▶ **INFORMATION SHOWN**:

───

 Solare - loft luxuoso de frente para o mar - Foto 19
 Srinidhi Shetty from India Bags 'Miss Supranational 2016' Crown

───

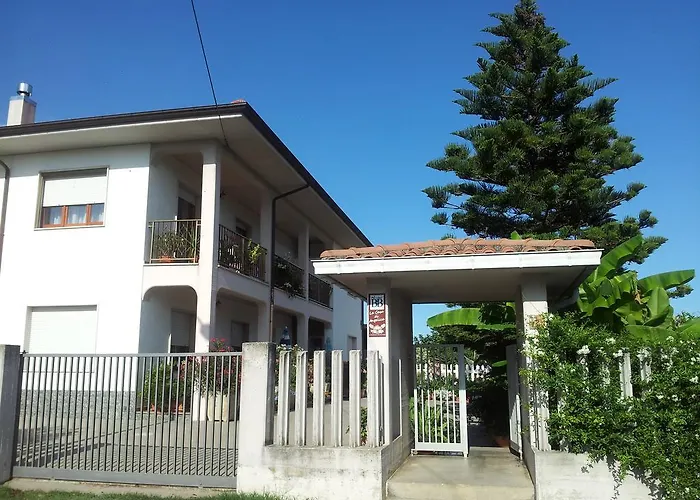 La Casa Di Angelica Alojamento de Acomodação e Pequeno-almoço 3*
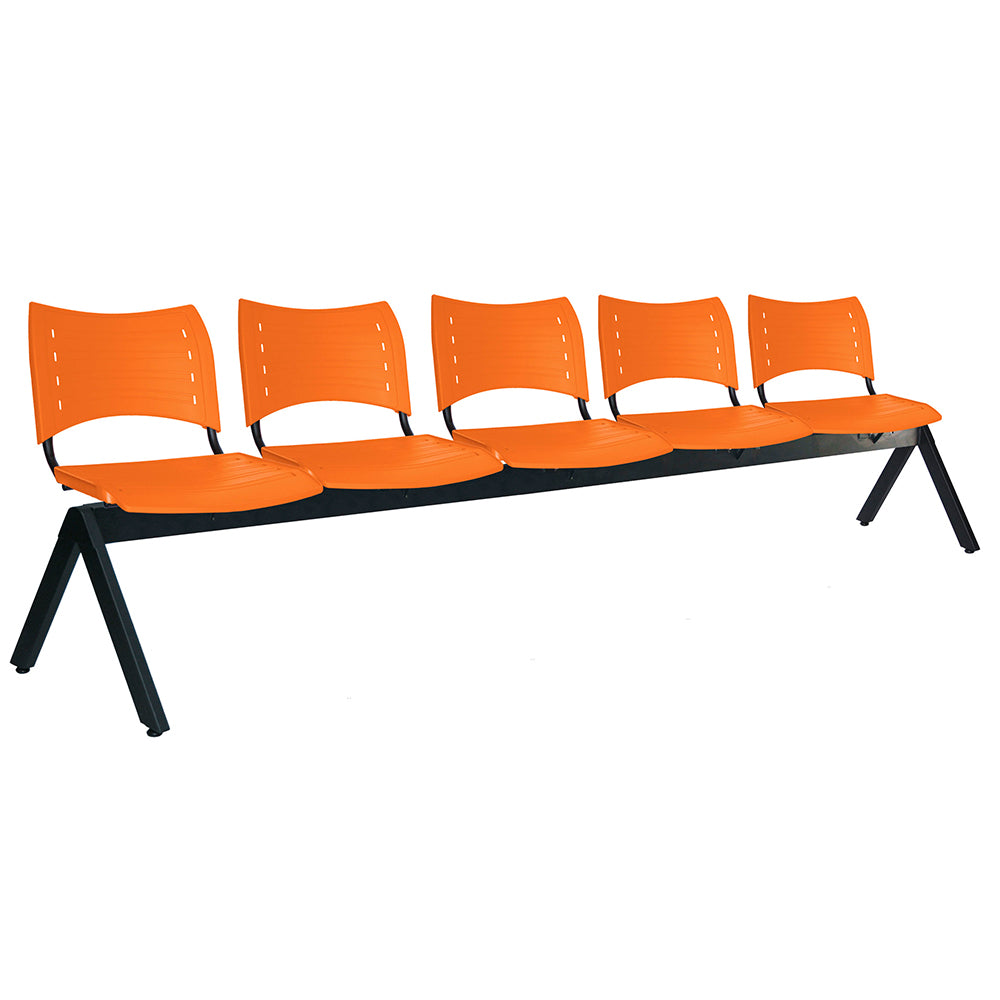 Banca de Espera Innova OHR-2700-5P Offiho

───

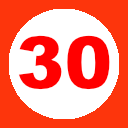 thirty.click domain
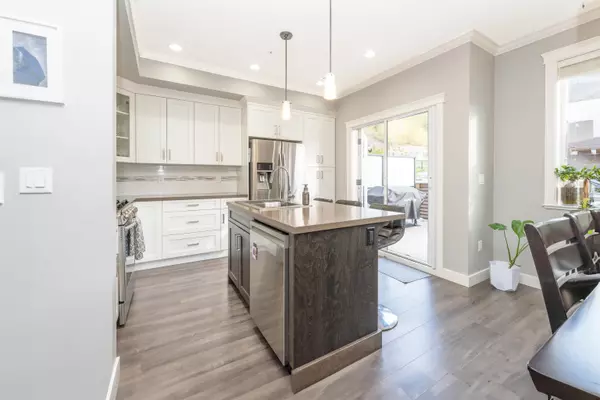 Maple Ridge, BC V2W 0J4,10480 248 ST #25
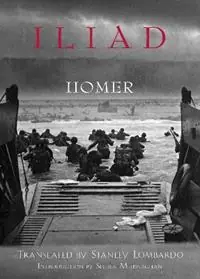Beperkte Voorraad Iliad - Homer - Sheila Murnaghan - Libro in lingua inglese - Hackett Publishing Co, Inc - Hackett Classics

───

▶ **YOUR TASK**:
Give back the exact lines above, running from the one that has "Maple Ridge, BC V2W 0J4,10480 248 ST #25" through the one that has "Beperkte Voorraad Iliad", with nothing added and no pictures.

▶ **RESPONSE BOX**:
 Maple Ridge, BC V2W 0J4,10480 248 ST #25
Beperkte Voorraad Iliad - Homer - Sheila Murnaghan - Libro in lingua inglese - Hackett Publishing Co, Inc - Hackett Classics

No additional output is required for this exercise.